• [Problem to work on] Your job is to copy the lines from the material that include "United".

• [Data shown]
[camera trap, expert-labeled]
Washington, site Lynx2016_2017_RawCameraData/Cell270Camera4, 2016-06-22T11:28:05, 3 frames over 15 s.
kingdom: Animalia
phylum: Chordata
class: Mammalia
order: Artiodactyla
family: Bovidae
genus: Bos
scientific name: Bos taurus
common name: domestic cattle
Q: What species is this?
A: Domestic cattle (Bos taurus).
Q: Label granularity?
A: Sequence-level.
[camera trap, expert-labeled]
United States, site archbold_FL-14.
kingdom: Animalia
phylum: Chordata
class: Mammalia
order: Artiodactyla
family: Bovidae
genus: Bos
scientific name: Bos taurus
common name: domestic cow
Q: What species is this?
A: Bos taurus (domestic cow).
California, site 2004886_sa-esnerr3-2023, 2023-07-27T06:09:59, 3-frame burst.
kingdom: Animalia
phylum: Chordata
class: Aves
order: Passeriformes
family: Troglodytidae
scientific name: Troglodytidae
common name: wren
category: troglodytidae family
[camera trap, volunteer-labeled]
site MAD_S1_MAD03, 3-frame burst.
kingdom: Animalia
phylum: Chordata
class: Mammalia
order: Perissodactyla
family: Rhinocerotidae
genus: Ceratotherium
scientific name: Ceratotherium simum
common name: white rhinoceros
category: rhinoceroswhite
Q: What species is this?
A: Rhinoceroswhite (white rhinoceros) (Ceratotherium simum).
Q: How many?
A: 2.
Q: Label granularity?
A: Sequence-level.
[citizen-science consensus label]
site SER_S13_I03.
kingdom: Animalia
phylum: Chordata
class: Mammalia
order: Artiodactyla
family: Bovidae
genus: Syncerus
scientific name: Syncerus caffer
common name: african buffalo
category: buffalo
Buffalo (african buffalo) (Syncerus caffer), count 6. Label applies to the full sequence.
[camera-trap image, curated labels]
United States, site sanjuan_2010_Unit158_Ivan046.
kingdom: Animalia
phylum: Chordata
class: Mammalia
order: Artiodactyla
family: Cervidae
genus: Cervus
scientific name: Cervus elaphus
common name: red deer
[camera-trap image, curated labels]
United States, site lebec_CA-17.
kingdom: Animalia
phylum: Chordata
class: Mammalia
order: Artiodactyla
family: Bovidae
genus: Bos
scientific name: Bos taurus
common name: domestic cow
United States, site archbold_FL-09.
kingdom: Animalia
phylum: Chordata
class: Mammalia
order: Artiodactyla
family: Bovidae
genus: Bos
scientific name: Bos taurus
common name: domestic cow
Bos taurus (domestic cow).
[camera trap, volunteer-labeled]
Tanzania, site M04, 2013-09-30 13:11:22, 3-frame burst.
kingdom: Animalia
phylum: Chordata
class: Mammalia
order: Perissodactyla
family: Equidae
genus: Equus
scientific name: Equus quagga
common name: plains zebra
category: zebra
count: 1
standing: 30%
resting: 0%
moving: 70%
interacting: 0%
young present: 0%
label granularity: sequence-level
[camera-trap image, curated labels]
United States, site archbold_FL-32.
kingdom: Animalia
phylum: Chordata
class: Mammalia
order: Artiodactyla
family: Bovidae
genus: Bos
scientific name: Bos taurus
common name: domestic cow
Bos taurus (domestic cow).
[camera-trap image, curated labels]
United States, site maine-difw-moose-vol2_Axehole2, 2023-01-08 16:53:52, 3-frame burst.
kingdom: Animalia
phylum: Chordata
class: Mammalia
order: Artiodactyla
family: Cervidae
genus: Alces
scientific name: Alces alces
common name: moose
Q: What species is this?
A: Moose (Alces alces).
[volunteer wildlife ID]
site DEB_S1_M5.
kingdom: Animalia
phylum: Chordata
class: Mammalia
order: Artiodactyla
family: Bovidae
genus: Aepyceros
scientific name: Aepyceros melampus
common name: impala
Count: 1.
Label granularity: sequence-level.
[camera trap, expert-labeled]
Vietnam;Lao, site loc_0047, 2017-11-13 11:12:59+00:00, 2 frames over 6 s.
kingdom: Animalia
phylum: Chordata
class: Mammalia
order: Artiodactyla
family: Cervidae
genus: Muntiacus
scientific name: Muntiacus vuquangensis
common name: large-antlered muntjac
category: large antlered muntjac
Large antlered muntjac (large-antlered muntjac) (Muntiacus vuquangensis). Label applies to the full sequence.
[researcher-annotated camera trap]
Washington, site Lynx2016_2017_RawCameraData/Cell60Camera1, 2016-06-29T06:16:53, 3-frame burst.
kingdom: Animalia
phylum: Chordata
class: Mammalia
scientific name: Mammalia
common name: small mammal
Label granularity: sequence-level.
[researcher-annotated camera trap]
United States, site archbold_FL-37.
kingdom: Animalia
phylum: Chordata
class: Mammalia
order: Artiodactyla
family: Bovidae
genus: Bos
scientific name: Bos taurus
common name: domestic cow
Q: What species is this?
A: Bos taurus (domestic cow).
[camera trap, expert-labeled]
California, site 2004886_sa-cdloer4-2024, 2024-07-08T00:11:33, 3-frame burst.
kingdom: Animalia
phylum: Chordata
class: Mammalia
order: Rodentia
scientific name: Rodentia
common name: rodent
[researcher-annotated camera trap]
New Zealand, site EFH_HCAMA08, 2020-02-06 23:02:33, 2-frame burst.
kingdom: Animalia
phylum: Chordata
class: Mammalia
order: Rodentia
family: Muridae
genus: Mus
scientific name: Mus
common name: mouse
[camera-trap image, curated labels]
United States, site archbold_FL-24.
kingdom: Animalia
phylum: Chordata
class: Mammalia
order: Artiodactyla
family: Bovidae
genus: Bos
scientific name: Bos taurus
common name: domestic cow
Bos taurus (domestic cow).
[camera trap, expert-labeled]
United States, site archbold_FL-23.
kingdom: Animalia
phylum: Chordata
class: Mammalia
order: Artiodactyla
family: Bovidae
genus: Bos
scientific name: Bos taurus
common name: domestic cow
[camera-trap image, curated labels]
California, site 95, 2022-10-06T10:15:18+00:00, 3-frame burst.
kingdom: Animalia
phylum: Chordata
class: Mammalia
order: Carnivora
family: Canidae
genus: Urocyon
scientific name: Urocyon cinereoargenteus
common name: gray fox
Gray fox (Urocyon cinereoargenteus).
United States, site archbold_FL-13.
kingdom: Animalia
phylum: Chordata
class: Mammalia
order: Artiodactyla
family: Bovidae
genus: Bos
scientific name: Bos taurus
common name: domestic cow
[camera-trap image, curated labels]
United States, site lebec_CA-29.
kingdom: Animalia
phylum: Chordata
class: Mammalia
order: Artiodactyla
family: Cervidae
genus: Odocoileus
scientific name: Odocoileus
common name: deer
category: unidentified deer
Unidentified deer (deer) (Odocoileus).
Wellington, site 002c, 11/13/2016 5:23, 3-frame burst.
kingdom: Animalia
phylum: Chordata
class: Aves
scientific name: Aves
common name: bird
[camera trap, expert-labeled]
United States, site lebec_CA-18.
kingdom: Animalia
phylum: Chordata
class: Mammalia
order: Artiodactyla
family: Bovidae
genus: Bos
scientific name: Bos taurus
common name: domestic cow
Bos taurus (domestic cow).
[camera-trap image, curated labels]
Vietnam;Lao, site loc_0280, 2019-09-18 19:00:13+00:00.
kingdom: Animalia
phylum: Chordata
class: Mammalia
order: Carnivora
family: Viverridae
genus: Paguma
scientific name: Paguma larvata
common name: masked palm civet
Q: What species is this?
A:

• [Response for this exercise]
United States, site archbold_FL-14.
United States, site sanjuan_2010_Unit158_Ivan046.
United States, site lebec_CA-17.
United States, site archbold_FL-09.
United States, site archbold_FL-32.
United States, site maine-difw-moose-vol2_Axehole2, 2023-01-08 16:53:52, 3-frame burst.
United States, site archbold_FL-37.
United States, site archbold_FL-24.
United States, site archbold_FL-23.
United States, site archbold_FL-13.
United States, site lebec_CA-29.
United States, site lebec_CA-18.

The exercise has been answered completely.